Assignment: Skip the pictures. Give all the data again exactly.

━━━━━ Available data ━━━━━

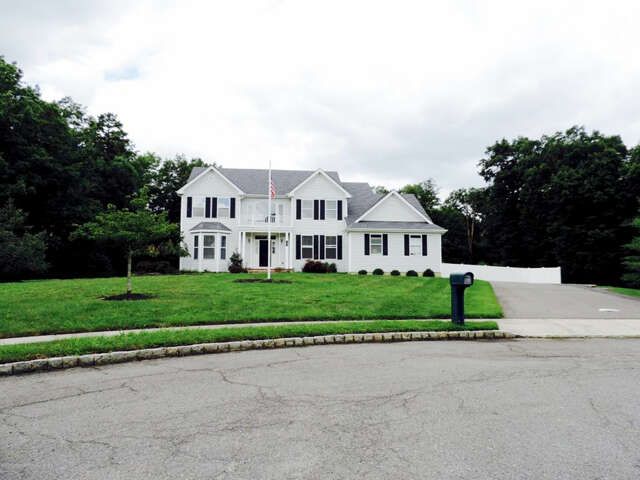 Single Family for Sale at 12 Meadowlark Court Jackson, New Jersey 08527 United States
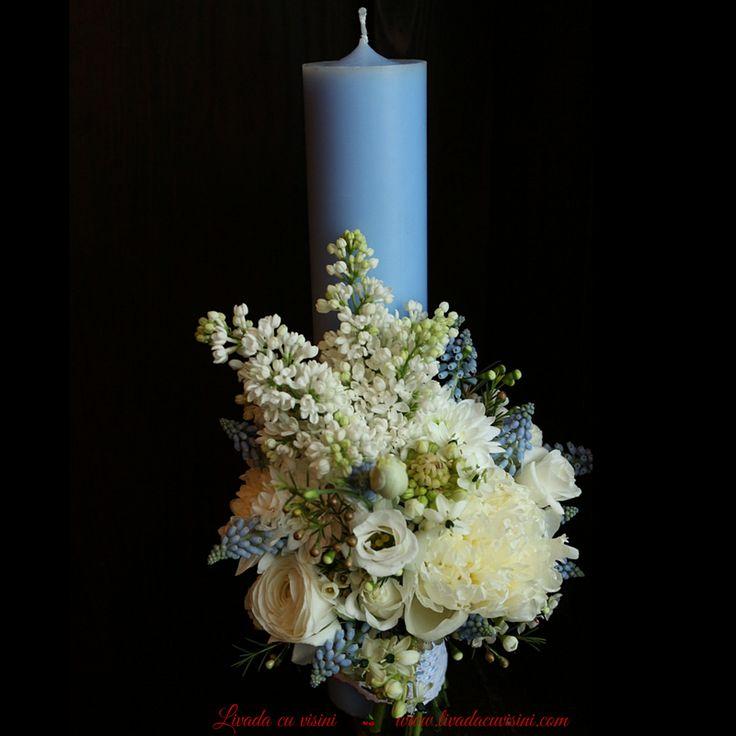 Baptism floral candle  #baby #babyboy #christening #floral #design #paulamoldovan #livadacuvisini #happy #day #spring #flowers #muscari #ranunculus #syringa #liliac #bujori #lumanare #botez #lumanarebotez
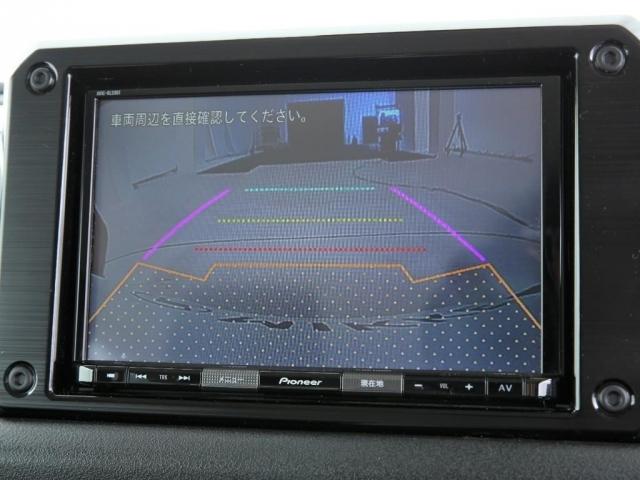 スズキ純正オプションの8インチナビ!フルセグ地デジ&Bluetooth機能&バックカメラ付きです!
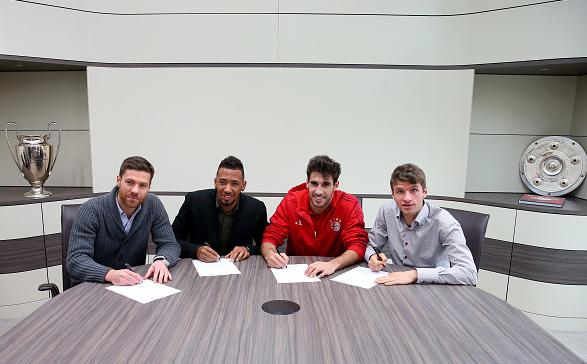 Javi Mar'inez ampl'ia su contrato con el F.C. Bayern hasta 2021 (21-11-15)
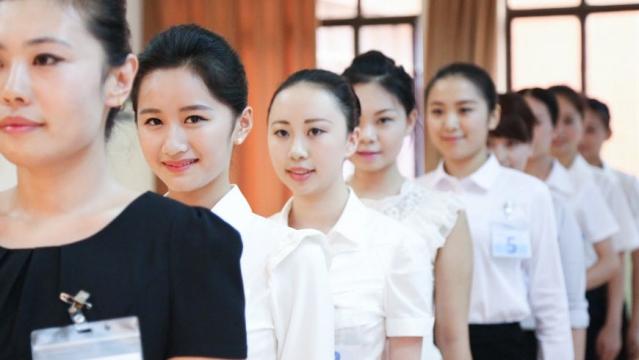 《冲ii》效应美女排队争做空姐
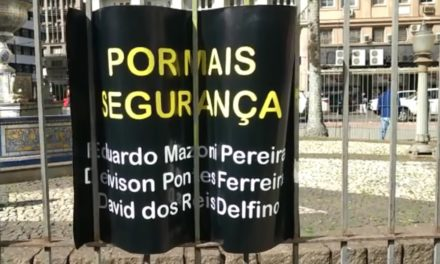 Motoristas de aplicativo fazem protesto em Porto Alegre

━━━━━

Your solution:
 Single Family for Sale at 12 Meadowlark Court Jackson, New Jersey 08527 United States
 Baptism floral candle  #baby #babyboy #christening #floral #design #paulamoldovan #livadacuvisini #happy #day #spring #flowers #muscari #ranunculus #syringa #liliac #bujori #lumanare #botez #lumanarebotez
 スズキ純正オプションの8インチナビ!フルセグ地デジ&Bluetooth機能&バックカメラ付きです!
 Javi Mar'inez ampl'ia su contrato con el F.C. Bayern hasta 2021 (21-11-15)
 《冲ii》效应美女排队争做空姐
 Motoristas de aplicativo fazem protesto em Porto Alegre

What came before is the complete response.